→ GIVEN PROBLEM 1:
According to the hardware blog excerpt, how much RAM does the photo frame appear to have?
→ GIVEN PROBLEM 2:
Continue the hardware blog excerpt about the photo frame and the SPI and IIC commits from its final sentence onward.

→ SOURCE PASSAGE:
>>>>

Turns out, that I doubt I could hack it. Here's why.

The unit has two CheerTEK parts in it. A CT-950A and a CT-978. These two are the display engine and "CPU" for the box. However, there's no documentation available on these parts, or prior parts in the same family. There appears to be only 16MB RAM and no ROM/flash chips I could find.

It is kind of a shame because the box has USB, CF and SD slots. One could imagine replacing the firmware that's inside it with firmware that did a wireless connection to a network drive to get the pictures off one folder. There's also two unpopulated headers. One looks like it is either serial or JTAG. The second one is for IIC control. These could make hacking on this box relatively easy, but the total lack of documentation makes doing anything with it a non-starter.

I hope others have better luck, but I'm returning mine. It is too wimpy a photo frame, and there's no way to bend it to my needs.

20061130

SPI and IIC into head

After discovering a number of embarassing typos, I've recently committed support for the AT91RM9200 to head for iic and spi.

The only wrinkle in the SPI integration was that i had to make it polled. When I made it use the interrupt handler, I had random corruption for reasons that are still unknown.

For the moment, the code that deals with the dataflash assumes that it is an 8MB part. This will change in the future as I get more experience with other parts.

<<<<

Entries on spatial positioning
>>>>

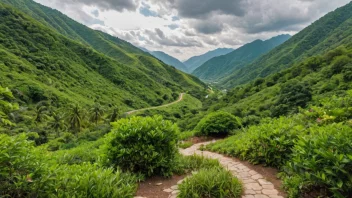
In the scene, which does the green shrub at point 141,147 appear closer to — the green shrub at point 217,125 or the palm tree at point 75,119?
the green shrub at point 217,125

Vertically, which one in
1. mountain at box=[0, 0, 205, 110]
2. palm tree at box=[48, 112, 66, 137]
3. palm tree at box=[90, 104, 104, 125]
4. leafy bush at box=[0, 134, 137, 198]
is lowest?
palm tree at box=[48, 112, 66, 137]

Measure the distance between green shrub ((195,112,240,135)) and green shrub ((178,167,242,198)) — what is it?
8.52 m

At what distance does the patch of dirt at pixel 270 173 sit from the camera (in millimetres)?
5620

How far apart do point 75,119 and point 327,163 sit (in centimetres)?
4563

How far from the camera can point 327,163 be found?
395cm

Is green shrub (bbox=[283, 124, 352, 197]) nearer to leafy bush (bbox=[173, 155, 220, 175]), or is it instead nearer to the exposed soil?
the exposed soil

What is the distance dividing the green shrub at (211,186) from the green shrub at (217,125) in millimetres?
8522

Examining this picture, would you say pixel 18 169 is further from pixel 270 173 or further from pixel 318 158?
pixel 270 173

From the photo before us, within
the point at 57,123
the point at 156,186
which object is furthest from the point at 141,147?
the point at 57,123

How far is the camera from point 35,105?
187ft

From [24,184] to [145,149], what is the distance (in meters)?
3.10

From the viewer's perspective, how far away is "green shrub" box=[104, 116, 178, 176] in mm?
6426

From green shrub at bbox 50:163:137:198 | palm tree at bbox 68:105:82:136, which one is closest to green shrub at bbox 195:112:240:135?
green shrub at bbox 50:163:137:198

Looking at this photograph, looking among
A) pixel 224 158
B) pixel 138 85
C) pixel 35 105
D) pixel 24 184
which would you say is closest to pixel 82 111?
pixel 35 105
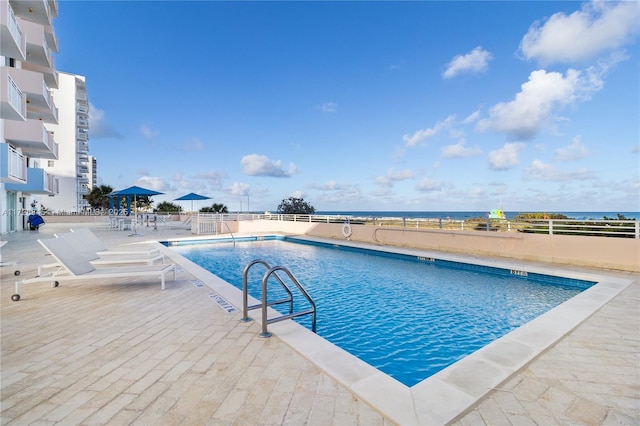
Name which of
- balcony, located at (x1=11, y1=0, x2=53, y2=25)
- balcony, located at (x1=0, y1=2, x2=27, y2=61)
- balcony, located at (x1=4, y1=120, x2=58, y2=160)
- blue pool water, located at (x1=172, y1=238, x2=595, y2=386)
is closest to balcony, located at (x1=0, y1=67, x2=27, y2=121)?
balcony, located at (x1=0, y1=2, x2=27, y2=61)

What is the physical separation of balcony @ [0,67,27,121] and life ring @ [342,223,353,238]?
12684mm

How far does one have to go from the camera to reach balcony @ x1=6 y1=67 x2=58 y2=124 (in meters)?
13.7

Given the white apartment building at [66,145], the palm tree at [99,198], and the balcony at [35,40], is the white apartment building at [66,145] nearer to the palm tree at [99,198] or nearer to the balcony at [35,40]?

<<<<

→ REPLY 1:
Only 16MB.

→ REPLY 2:
20061127

Clonable Devices

I've seen questions on clonable devices come up from time to time. When do you want to use a clonable device? There are many times. The most common is to get 'per-open' semantics from a driver. Linux has this by default, but the structure of the vfs system in FreeBSD makes supporting it directly very difficult. Clonable devices are also useful when you want to open /dev/foo and dynamically create /dev/foo0, /dev/foo1, etc. Or when you want to have all attempts to open /dev/rodent/* succeed, yet you don't wish to enumerate all possible devices. I've heard some folks say that they want an open of /dev/tcp/client/hostname to connect to hostname, for example, and you can't enumerate all hostnames. I'll not comment on the wisdom of that design, but it is one that people understand.

Cloning it a bit underdocumented right now, as is most of the cdevsw interaction. But here's a sketch.

First, you need to register a clone event handler. There is one of these for your driver, even if it has multiple instances. The method I recommend is doing it in your attach routine if you haven't done so yet, and removing it in your detach routine:

static eventhandler_tag ehtag;
static int ehtagref;

int
foo_attach(device_t)
{
...
if (ehtag == NULL)
ehtag = EVENTHANDLER_REGISTER(dev_clone, foo_clone, 0, 1000);
ehtagref++;
...
}

int
foo_detach(device_t)
{
if (--ehtagref == 0 && ehtag != NULL)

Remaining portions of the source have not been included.